Soprattutto, lo stile pseudo vittoriano degli abiti di Bella: costumi che non rispecchiano perfettamente l’epoca in cui si svolge l’azione ma capaci di offrire una suggestione, un’idea di convergenza tra passato e futuro, nonché uno sguardo importante sull’emancipazione del personaggio. La moda steampunk non si ferma alla riproduzione fedele degli abiti d’epoca, infatti, ma intreccia elementi antichi con la tecnologia e la fantasia moderna, dando vita a creazioni straordinarie che mescolano il romanticismo del passato con elementi fantastici e avveniristici. Accessori come occhiali a ingrandimento, ingranaggi metallici e dettagli meccanici diventano parte integrante di abiti e accessori, trasformando la moda in un’esperienza teatrale fantastica. Un esempio molto calzante è Wild Wild West (1999), in cui lo stile steampunk è piegato a un bizzarro contesto di spaghetti western, o fanta-western, tra tarantole meccaniche usate come mezzi di locomozione e costumi che fondono il mondo dei saloon con una fantascienza anacronistica dal sapore ottocentesco.
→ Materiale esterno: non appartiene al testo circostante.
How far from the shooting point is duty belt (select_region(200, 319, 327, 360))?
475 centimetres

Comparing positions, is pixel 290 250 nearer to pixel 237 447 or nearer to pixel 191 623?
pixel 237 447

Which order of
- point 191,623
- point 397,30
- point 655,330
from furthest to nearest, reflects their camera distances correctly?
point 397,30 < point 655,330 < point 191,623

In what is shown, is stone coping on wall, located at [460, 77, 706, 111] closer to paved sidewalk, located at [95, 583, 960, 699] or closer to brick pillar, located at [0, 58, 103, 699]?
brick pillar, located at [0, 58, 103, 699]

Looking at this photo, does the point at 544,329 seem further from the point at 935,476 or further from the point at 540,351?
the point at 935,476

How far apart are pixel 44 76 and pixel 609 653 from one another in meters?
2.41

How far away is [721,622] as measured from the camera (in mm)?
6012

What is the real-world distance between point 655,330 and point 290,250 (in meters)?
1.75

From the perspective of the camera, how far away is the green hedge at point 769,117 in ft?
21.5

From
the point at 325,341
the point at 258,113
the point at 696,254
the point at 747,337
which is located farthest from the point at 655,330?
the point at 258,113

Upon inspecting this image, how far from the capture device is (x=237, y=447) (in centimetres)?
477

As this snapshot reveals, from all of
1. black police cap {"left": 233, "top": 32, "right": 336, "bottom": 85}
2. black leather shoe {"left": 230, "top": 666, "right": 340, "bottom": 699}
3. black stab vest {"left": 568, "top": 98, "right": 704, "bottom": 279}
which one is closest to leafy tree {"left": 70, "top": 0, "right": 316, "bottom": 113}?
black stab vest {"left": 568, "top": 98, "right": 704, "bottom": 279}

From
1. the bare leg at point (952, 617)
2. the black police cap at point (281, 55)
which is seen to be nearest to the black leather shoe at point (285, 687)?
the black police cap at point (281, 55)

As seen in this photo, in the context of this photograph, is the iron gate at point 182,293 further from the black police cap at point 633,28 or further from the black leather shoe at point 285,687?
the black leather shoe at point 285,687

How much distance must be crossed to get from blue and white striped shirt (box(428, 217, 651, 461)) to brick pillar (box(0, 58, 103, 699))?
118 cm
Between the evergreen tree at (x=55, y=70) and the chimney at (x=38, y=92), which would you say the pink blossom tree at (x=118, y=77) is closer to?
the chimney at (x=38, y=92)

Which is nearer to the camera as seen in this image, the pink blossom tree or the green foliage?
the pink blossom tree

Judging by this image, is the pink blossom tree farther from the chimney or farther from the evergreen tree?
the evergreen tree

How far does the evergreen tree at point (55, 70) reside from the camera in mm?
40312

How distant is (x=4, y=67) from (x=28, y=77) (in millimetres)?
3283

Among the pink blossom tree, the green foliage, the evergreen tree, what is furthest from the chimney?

La costume designer Holly Waddington, la stessa che ha messo mano ai costumi per Barbie e Anna Karenina, in realtà ha dichiarato di essersi ispirata a un dipinto di Egon Schiele per la chioma corvina di Bella Baxter e a una serie di riferimenti legati alla storia della moda per i suoi abiti: dalle creazioni di Schiaparelli degli anni ’30 agli stivaletti che sono un omaggio a Courrèges, fino ai calzoncini gialli, nelle scene girate a Lisbona, in cui la reference è Jodie Foster in Taxi Driver. Gorgiere, corsetti e strati di chiffon sono gli elementi costanti che accompagnano il viaggio gotico di Povere creature!, in cui ogni pezzo del guardaroba di Bella passa attraverso la scoperta e la liberazione sessuale del suo personaggio, intrecciando passato e dettagli contemporanei come da tradizione steampunk, ma in modo molto più sottile. Tutto è giocato sulle silhouette affusolate degli outfit, che spesso enfatizzano spalle oversize o volumetrie esagerate; prendendo spunto dai look vittoriani e austeri dell’alta borghesia da una parte e creando design trionfanti e concettuali dall’altra, per mostrare la visione unica di Bella e di come il suo corpo stia mutando insieme alla sua mentalità, man mano che il film scorre sotto i nostri occhi. Piccola curiosità: oltre alla mantella in lattice, uno degli look più audaci è sicuramente l’abito blu che Emma Stone indossa prima di gettarsi in acqua all’inizio del film, quando è “ancora” Victoria Blessington. Ebbene, per ottenere quella nuance così cupa e in linea con l’atmosfera del film, pare che il vestito sia stato tinto nel blu fino a venti volte. Idem per la realizzazione del look dalle tonalità giallo mango: un’ossessione per i colori che, unita a quella per i capi, contribuisce a creare una grammatica dei cambiamenti di Bella.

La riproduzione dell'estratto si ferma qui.